▶ _Selected excerpt_:
◆ ◆ ◆

Serelaxin decreases cardiac fibrosis

There was a dramatic increase in interstitial and perivascular myocardial collagen in the subendocardial and midmyocardial regions of the left ventricle of DOCA-salt rats as determined by picrosirius red staining. Treatment with serelaxin showed a decreased higher order assembly of collagens as determined by decreased fibrillary collagen presence evaluated by picrosirius red staining and orthogonal light interrogation, indicating that serelaxin attenuated and possibly reversed fibrillary collagen deposition in the left ventricle of DOCA-salt rats (Fig. 1g).

◆ ◆ ◆

▶ _Given records_:

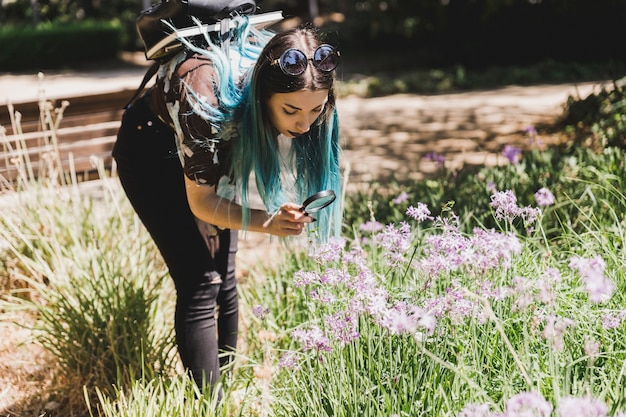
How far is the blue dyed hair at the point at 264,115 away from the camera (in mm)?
1877

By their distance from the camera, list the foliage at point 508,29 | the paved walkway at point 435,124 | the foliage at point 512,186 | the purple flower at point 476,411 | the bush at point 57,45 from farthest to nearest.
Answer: the bush at point 57,45, the foliage at point 508,29, the paved walkway at point 435,124, the foliage at point 512,186, the purple flower at point 476,411

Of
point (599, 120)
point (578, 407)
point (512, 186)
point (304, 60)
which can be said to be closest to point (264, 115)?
point (304, 60)

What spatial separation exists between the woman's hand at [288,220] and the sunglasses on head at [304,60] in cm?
35

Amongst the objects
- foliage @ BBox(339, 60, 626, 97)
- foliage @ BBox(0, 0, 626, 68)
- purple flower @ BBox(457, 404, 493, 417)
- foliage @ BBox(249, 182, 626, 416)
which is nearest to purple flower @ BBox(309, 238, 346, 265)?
foliage @ BBox(249, 182, 626, 416)

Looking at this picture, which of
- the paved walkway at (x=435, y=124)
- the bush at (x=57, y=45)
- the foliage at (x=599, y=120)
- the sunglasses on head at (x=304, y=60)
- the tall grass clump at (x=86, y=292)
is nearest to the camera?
the sunglasses on head at (x=304, y=60)

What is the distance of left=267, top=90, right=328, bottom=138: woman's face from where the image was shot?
6.18ft

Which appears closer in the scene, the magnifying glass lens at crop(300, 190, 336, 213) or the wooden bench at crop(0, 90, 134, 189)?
the magnifying glass lens at crop(300, 190, 336, 213)

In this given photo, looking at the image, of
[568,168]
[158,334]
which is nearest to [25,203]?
[158,334]

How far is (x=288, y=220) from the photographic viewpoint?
1.86m

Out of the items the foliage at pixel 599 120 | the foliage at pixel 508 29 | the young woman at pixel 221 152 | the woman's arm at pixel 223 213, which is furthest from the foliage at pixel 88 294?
→ the foliage at pixel 508 29

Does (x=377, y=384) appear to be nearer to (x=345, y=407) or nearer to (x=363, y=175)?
(x=345, y=407)

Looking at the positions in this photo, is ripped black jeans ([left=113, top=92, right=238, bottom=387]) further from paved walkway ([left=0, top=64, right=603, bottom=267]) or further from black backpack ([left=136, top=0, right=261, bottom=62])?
paved walkway ([left=0, top=64, right=603, bottom=267])

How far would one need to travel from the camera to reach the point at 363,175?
6.11 metres

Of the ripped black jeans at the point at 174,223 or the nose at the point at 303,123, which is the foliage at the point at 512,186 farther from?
the nose at the point at 303,123
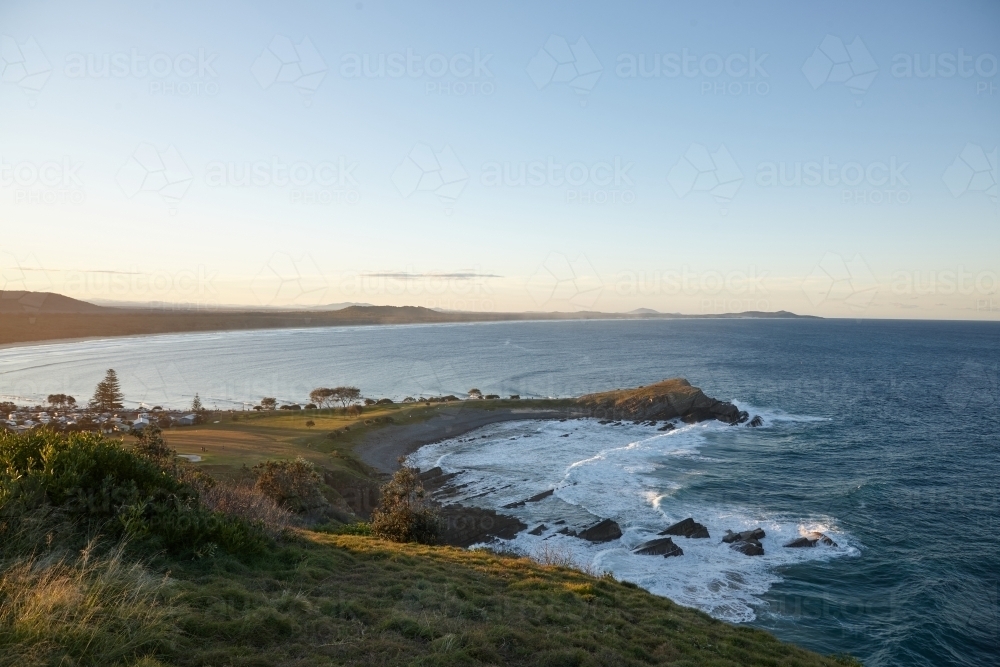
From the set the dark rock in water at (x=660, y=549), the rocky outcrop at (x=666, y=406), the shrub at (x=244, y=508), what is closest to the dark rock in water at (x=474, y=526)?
the dark rock in water at (x=660, y=549)

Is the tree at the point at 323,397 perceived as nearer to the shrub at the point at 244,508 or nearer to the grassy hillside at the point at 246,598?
the shrub at the point at 244,508

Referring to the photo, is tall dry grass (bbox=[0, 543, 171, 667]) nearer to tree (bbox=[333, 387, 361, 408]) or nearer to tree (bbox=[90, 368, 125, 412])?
tree (bbox=[90, 368, 125, 412])

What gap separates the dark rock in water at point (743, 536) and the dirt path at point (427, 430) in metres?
27.1

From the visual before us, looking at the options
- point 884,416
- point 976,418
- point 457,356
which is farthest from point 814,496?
point 457,356

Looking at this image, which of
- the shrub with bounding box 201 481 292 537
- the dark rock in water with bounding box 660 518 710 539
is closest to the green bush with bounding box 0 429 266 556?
the shrub with bounding box 201 481 292 537

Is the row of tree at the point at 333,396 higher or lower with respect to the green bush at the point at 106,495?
lower

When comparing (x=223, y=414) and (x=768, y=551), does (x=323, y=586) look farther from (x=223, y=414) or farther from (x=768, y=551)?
(x=223, y=414)

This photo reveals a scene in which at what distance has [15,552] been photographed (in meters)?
7.57

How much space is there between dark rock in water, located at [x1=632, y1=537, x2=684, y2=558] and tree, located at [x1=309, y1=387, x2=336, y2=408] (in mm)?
56113

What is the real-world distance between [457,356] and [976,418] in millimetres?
103948

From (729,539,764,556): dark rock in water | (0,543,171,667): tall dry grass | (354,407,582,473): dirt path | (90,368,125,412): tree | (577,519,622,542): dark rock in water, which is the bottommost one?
(354,407,582,473): dirt path

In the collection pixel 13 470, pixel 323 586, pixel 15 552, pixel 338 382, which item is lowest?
pixel 338 382

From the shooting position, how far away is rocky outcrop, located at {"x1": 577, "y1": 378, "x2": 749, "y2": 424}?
59938 mm

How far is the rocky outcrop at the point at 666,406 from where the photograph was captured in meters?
59.9
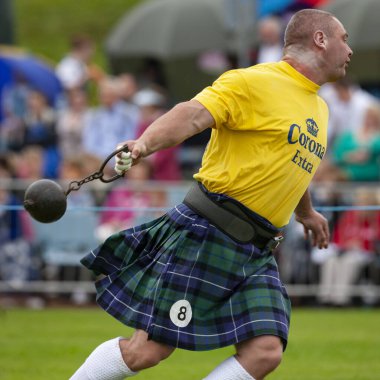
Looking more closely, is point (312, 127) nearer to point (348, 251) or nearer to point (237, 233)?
point (237, 233)

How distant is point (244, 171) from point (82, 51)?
9566 millimetres

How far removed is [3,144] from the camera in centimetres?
1286

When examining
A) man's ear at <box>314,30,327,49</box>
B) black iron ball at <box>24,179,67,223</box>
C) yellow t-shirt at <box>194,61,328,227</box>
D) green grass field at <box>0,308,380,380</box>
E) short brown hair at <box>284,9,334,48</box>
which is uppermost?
short brown hair at <box>284,9,334,48</box>

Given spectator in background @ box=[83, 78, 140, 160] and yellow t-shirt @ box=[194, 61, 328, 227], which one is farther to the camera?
spectator in background @ box=[83, 78, 140, 160]

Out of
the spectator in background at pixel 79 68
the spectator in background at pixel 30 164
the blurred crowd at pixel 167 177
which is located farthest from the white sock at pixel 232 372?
the spectator in background at pixel 79 68

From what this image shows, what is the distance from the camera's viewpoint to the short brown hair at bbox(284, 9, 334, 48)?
4.94 m

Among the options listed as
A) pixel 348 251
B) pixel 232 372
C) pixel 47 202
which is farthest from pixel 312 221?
pixel 348 251

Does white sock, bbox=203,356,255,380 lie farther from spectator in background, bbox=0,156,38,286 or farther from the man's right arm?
spectator in background, bbox=0,156,38,286

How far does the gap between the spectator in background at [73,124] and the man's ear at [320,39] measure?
800 centimetres

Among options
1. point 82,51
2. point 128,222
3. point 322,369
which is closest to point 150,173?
point 128,222

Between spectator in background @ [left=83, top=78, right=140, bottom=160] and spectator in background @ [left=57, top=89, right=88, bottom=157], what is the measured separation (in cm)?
Result: 62

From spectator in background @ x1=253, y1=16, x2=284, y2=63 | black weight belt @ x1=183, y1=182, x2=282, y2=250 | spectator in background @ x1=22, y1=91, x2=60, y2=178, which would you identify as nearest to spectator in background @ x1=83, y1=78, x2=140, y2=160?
spectator in background @ x1=22, y1=91, x2=60, y2=178

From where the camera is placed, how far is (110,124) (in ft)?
39.5

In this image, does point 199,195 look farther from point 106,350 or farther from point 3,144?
point 3,144
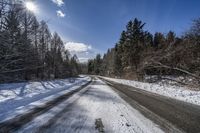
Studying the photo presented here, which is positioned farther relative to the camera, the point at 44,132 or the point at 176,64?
the point at 176,64

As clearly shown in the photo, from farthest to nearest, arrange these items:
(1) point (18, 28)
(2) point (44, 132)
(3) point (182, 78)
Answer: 1. (3) point (182, 78)
2. (1) point (18, 28)
3. (2) point (44, 132)

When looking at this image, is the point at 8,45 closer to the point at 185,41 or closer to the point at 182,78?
the point at 185,41

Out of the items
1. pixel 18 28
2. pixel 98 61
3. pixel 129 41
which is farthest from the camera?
pixel 98 61

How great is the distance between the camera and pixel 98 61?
384 feet

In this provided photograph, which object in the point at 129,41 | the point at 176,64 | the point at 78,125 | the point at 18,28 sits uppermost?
the point at 129,41

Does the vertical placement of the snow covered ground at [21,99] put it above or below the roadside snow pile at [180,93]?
above

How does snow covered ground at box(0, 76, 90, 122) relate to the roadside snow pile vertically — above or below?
above

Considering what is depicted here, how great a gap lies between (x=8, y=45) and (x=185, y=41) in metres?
15.7

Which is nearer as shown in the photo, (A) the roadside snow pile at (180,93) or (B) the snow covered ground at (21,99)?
(B) the snow covered ground at (21,99)

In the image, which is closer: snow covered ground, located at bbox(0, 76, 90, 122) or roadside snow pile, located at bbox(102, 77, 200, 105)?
snow covered ground, located at bbox(0, 76, 90, 122)

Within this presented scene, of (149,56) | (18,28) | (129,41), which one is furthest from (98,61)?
(18,28)

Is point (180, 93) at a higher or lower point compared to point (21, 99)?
lower

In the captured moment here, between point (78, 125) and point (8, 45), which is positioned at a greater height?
point (8, 45)

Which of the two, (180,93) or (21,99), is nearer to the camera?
(21,99)
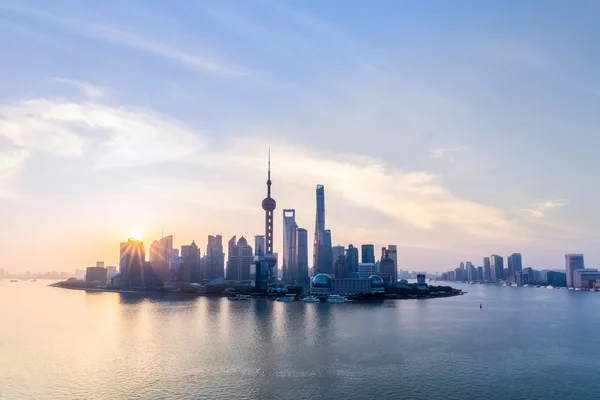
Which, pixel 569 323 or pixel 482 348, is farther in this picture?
pixel 569 323

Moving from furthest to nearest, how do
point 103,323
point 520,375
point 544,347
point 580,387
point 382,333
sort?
point 103,323 < point 382,333 < point 544,347 < point 520,375 < point 580,387

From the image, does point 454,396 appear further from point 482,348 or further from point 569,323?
point 569,323

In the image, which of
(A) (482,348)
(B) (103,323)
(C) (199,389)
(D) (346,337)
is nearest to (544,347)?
(A) (482,348)

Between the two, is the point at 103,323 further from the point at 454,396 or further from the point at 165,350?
the point at 454,396

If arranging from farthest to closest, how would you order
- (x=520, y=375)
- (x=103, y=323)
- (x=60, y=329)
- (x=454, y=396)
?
(x=103, y=323) → (x=60, y=329) → (x=520, y=375) → (x=454, y=396)

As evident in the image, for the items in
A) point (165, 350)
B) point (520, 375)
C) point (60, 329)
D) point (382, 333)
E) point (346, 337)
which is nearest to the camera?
point (520, 375)

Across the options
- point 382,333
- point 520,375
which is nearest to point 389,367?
point 520,375
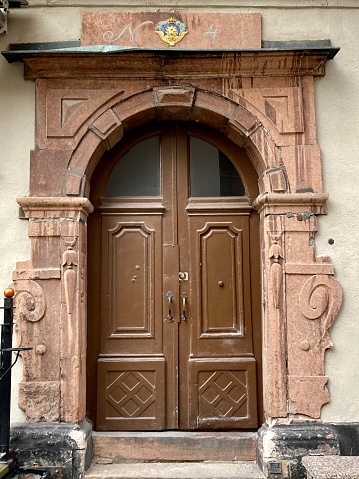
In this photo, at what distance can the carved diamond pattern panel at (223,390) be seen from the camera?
15.1 ft

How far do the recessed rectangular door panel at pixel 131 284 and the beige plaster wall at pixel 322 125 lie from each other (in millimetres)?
749

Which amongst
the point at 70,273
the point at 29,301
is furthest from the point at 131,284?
the point at 29,301

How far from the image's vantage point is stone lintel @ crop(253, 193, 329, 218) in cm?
442

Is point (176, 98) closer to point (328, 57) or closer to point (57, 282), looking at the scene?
point (328, 57)

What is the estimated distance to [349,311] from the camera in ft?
14.5

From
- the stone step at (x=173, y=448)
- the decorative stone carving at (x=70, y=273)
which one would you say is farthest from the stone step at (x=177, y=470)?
the decorative stone carving at (x=70, y=273)

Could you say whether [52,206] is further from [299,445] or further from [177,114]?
[299,445]

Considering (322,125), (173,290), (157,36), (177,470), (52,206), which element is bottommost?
(177,470)

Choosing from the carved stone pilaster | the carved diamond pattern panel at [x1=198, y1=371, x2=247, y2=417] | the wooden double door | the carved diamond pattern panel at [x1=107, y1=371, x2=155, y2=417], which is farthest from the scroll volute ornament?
the carved diamond pattern panel at [x1=107, y1=371, x2=155, y2=417]

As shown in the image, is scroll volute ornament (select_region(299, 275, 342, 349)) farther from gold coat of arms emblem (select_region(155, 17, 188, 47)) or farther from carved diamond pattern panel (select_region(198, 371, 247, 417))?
gold coat of arms emblem (select_region(155, 17, 188, 47))

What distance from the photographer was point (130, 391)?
15.2 ft

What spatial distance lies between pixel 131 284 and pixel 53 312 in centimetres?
72

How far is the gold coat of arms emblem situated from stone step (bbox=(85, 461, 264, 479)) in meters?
3.51

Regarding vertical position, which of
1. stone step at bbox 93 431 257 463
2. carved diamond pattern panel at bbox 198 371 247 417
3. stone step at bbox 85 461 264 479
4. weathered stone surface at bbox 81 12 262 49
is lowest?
stone step at bbox 85 461 264 479
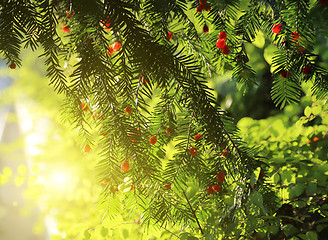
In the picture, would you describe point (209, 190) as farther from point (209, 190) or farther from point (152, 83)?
point (152, 83)

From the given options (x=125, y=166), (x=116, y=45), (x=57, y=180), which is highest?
(x=57, y=180)

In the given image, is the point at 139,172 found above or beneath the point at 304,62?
beneath

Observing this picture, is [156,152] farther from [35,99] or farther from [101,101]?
[35,99]

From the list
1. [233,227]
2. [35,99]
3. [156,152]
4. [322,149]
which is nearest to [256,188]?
[233,227]

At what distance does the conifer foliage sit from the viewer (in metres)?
0.58

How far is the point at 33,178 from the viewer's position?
1723 mm

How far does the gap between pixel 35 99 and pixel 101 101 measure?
12.4ft

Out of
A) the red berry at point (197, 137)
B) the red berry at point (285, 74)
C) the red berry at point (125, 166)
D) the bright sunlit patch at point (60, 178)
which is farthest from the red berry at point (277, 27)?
the bright sunlit patch at point (60, 178)

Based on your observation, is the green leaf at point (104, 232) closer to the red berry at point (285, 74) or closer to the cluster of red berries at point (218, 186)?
the cluster of red berries at point (218, 186)

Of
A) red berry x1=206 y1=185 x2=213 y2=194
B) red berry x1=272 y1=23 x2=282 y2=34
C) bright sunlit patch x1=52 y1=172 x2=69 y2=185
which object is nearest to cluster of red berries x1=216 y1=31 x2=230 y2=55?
red berry x1=272 y1=23 x2=282 y2=34

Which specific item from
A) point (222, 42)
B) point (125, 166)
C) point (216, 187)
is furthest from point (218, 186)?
point (222, 42)

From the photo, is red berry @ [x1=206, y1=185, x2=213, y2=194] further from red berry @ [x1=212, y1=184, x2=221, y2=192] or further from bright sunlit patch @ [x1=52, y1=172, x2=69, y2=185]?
bright sunlit patch @ [x1=52, y1=172, x2=69, y2=185]

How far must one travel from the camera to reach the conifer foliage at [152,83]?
58 centimetres

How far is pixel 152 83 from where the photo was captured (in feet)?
2.01
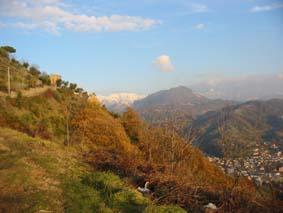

◆ ◆ ◆

▶ _What you are asked to do_:
Extend the excerpt on serelaxin and cardiac fibrosis, starting immediately after its final sentence.

▶ _Output for this task_:
Highly ordered fibrillary collagens (types I and III) produce SHG signals, which can be visualized in tissue without the need for exogenous labeling. To further determine fibrosis of the heart, label-free and stain-free imaging with Two Photon Excitation (TPE)-Second Harmonic Generation (SHG) Microscopy was then used to visualize the fibrillary structure in paraffin-embedded and unstained heart sections25, 26. SHG revealed a decrease in fibrillary collagen accumulation in serelaxin treated DOCA-salt rats (Fig. 1h). In summary, these results demonstrated that there was fibrotic changes and functional impairment in DOCA-salt hypertensive rats, and the treatment with serelaxin for 4 weeks was able to reverse many of these pathologic changes.

Serelaxin decreases renal dysfunction

DOCA induced a decrease in glomerular filtration rate (GFR) and treatment with serelaxin reversed the decrease (Fig. 2a). Similarly, the urinary albumin/creatinine ratio (Fig. 2b) and the excretion of urinary KIM-1 (Fig. 2c), which is a marker of tubular damage27, were significantly higher in DOCA-salt rats compared with control rats. Serelaxin fully blocked all these effects (Fig. 2b,c). In addition, DOCA increased glomerular extracellular matrix accumulation and mesangial expansion, as determined by PAS staining, and treatment with serelaxin markedly attenuated those increases (Fig. 2d).

Figure 2.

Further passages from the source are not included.